False Positives are way out of control in 3.8.
The problem is so severe that my clients and friends are starting to question my judgment.
Unless this issue is resolved very quickly, I may well be forced to abandon CIS.
I sincerely mean no offense, but you guys screwed up big time on this release.
Thanks for the suggestion, but dealing with all the False Positives has been and continues to be way too much grief (including the hassles of documenting and emailing them), and disabling heuristics doesn’t solve the problem while reducing security. (Did you miss what I wrote about the Internet Explorer cache problem?!) I’m dead serious when I say 3.8 is such a disaster than I may be forced to dump CIS.
Comodo is trying to fix all FPs in 2 days from reporting from now on.

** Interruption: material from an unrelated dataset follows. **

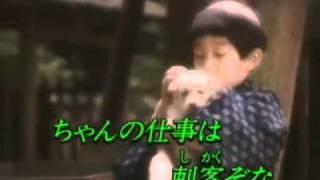 子連れ狼 ♪cover     橋幸夫と若草児童合唱団 thumbnail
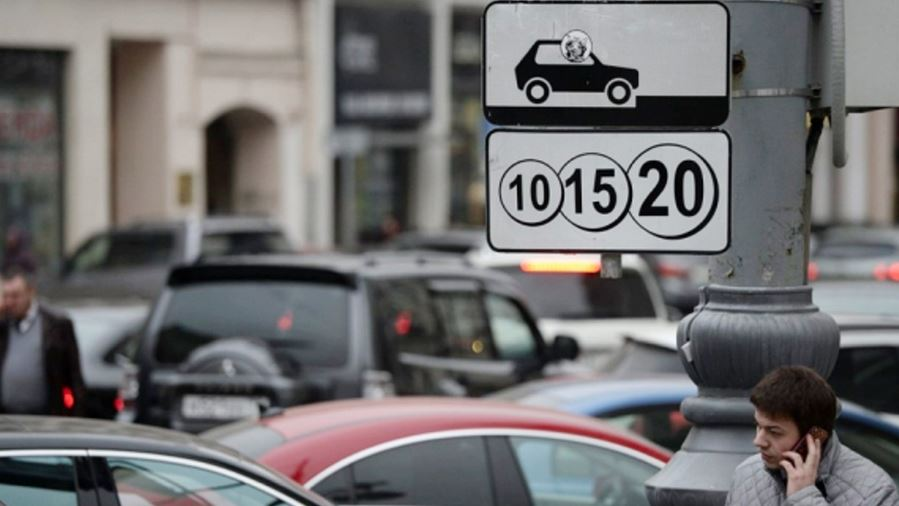 Бесплатная парковка? Власти категорически против. Депутаты Мосгордумы в марте обращались к властям столицы с предложением ввести бесплатную парковку на период пандемии COVID-19, однако эта инициатива так и не получила поддержки.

Sad to hear you and your clients are having troubles. =/ I see you have done some major FPs reporting. But simply reporting all of them will make sure it gets fixed! :o just posting in the forum and attaching the file should do it! (if you mention “file attached”).
FP have to be fixed, because not everyone knows how to analyze suspicious files, even using virustotal or camas. Is there any other way to fix FP by devs, or we just have to send samples first? I scanned my pc 2 days ago with heuristics set to High and I didn’t get any FP, but different people have installed different software that can cause false alarms. Comodo is building database very fast so FP are inevitable…for now.
[To: JNavas, a great guy ;)]
You are correct, there is almost a endless of files online, and no finite number. :-\
What I meant was that there would still be problem for people, but sending them could solve your and your clients problems hopefully. But you are correct if you mean that new FPs might arise and its not a very good solution.
COMODO has to do it possible some other way I guess…
You seem to be making assumptions that I don’t think are valid, that False Positives can be eliminated with a better database. The problem isn’t the database, it’s an anti-virus system that isn’t smart enough to distinguish “new” malware from “new” safe software. That can only be fixed by making the anti-virus smarter, not by the never-ending and impossible task of trying to classify all of an endless stream of “new” software.
The database approach to anti-virus doesn’t work. It can’t be done fast enough. Bad guys will always have the upper hand.
Yes, unfortunately each DB update seems to bring a slew of more FP’s. Scan one day and all is well, then tomorrows update brings more headaches. Or, FP’s you’ve reported aren’t fixed or turn up again with another name…
I personally haven’t been seeing huge numbers of false positives, but definitely more than any other AV I’ve used. But I understand that CAV is still young.
I don’t know if I’d be professionally recommending something so young, but that’s just me I guess…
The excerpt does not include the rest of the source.